> **Work item**: Lines before the one containing "Frankfurt am Main, 14." in the records below are to be left out; that line and all after it, through the end, are to be retyped exactly.

Stored data entries:
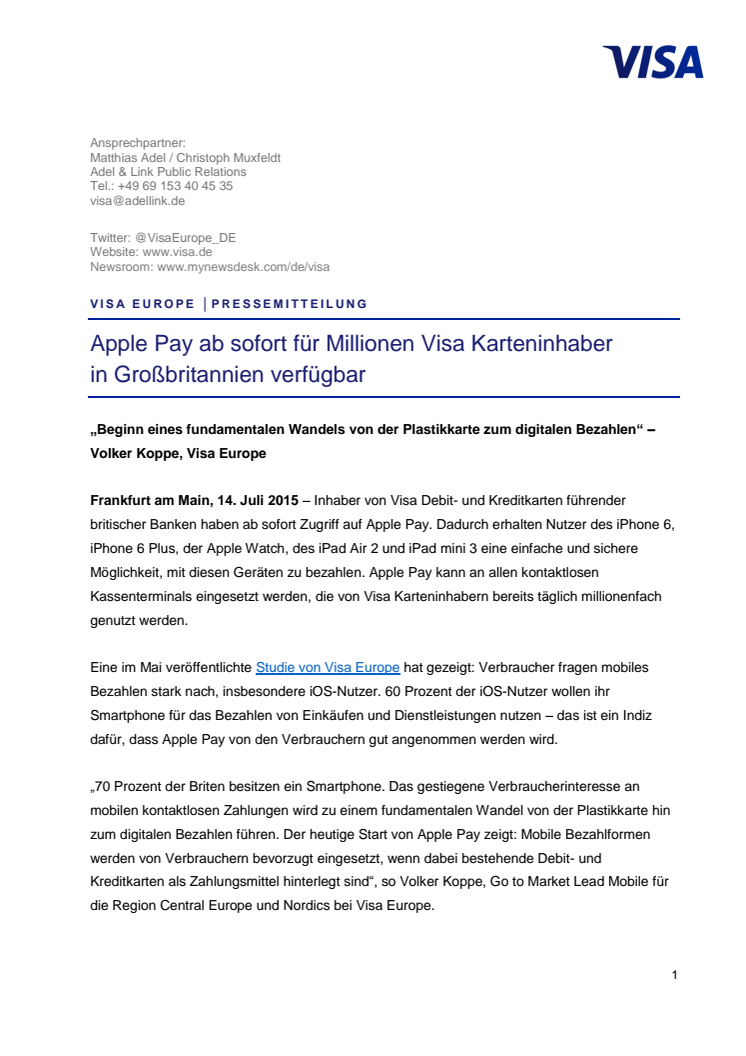 VISA

Ansprechpartner:
Matthias Adel / Christoph Muxfeldt
Adel & Link Public Relations
Tel.: +49 69 153 40 45 35
visa@adellink.de

Twitter: @VisaEurope_DE
Website: www.visa.de
Newsroom: www.mynewsdesk.com/de/visa

VISA EUROPE | PRESSEMITTEILUNG

Apple Pay ab sofort für Millionen Visa Karteninhaber in Großbritannien verfügbar

„Beginn eines fundamentalen Wandels von der Plastikkarte zum digitalen Bezahlen“ – Volker Koppe, Visa Europe

Frankfurt am Main, 14. Juli 2015 – Inhaber von Visa Debit- und Kreditkarten führender britischer Banken haben ab sofort Zugriff auf Apple Pay. Dadurch erhalten Nutzer des iPhone 6, iPhone 6 Plus, der Apple Watch, des iPad Air 2 und iPad mini 3 eine einfache und sichere Möglichkeit, mit diesen Geräten zu bezahlen. Apple Pay kann an allen kontaktlosen Kassenterminals eingesetzt werden, die von Visa Karteninhabern bereits täglich millionenfach genutzt werden.

Eine im Mai veröffentlichte Studie von Visa Europe hat gezeigt: Verbraucher fragen mobiles Bezahlen stark nach, insbesondere iOS-Nutzer. 60 Prozent der iOS-Nutzer wollen ihr Smartphone für das Bezahlen von Einkäufen und Dienstleistungen nutzen – das ist ein Indiz dafür, dass Apple Pay von den Verbrauchern gut angenommen werden wird.

„70 Prozent der Briten besitzen ein Smartphone. Das gestiegene Verbraucherinteresse an mobilen kontaktlosen Zahlungen wird zu einem fundamentalen Wandel von der Plastikkarte hin zum digitalen Bezahlen führen. Der heutige Start von Apple Pay zeigt: Mobile Bezahlformen werden von Verbrauchern bevorzugt eingesetzt, wenn dabei bestehende Debit- und Kreditkarten als Zahlungsmittel hinterlegt sind“, so Volker Koppe, Go to Market Lead Mobile für die Region Central Europe und Nordics bei Visa Europe.

1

> **Solution**:
Frankfurt am Main, 14. Juli 2015 – Inhaber von Visa Debit- und Kreditkarten führender britischer Banken haben ab sofort Zugriff auf Apple Pay. Dadurch erhalten Nutzer des iPhone 6, iPhone 6 Plus, der Apple Watch, des iPad Air 2 und iPad mini 3 eine einfache und sichere Möglichkeit, mit diesen Geräten zu bezahlen. Apple Pay kann an allen kontaktlosen Kassenterminals eingesetzt werden, die von Visa Karteninhabern bereits täglich millionenfach genutzt werden.

Eine im Mai veröffentlichte Studie von Visa Europe hat gezeigt: Verbraucher fragen mobiles Bezahlen stark nach, insbesondere iOS-Nutzer. 60 Prozent der iOS-Nutzer wollen ihr Smartphone für das Bezahlen von Einkäufen und Dienstleistungen nutzen – das ist ein Indiz dafür, dass Apple Pay von den Verbrauchern gut angenommen werden wird.

„70 Prozent der Briten besitzen ein Smartphone. Das gestiegene Verbraucherinteresse an mobilen kontaktlosen Zahlungen wird zu einem fundamentalen Wandel von der Plastikkarte hin zum digitalen Bezahlen führen. Der heutige Start von Apple Pay zeigt: Mobile Bezahlformen werden von Verbrauchern bevorzugt eingesetzt, wenn dabei bestehende Debit- und Kreditkarten als Zahlungsmittel hinterlegt sind“, so Volker Koppe, Go to Market Lead Mobile für die Region Central Europe und Nordics bei Visa Europe.

1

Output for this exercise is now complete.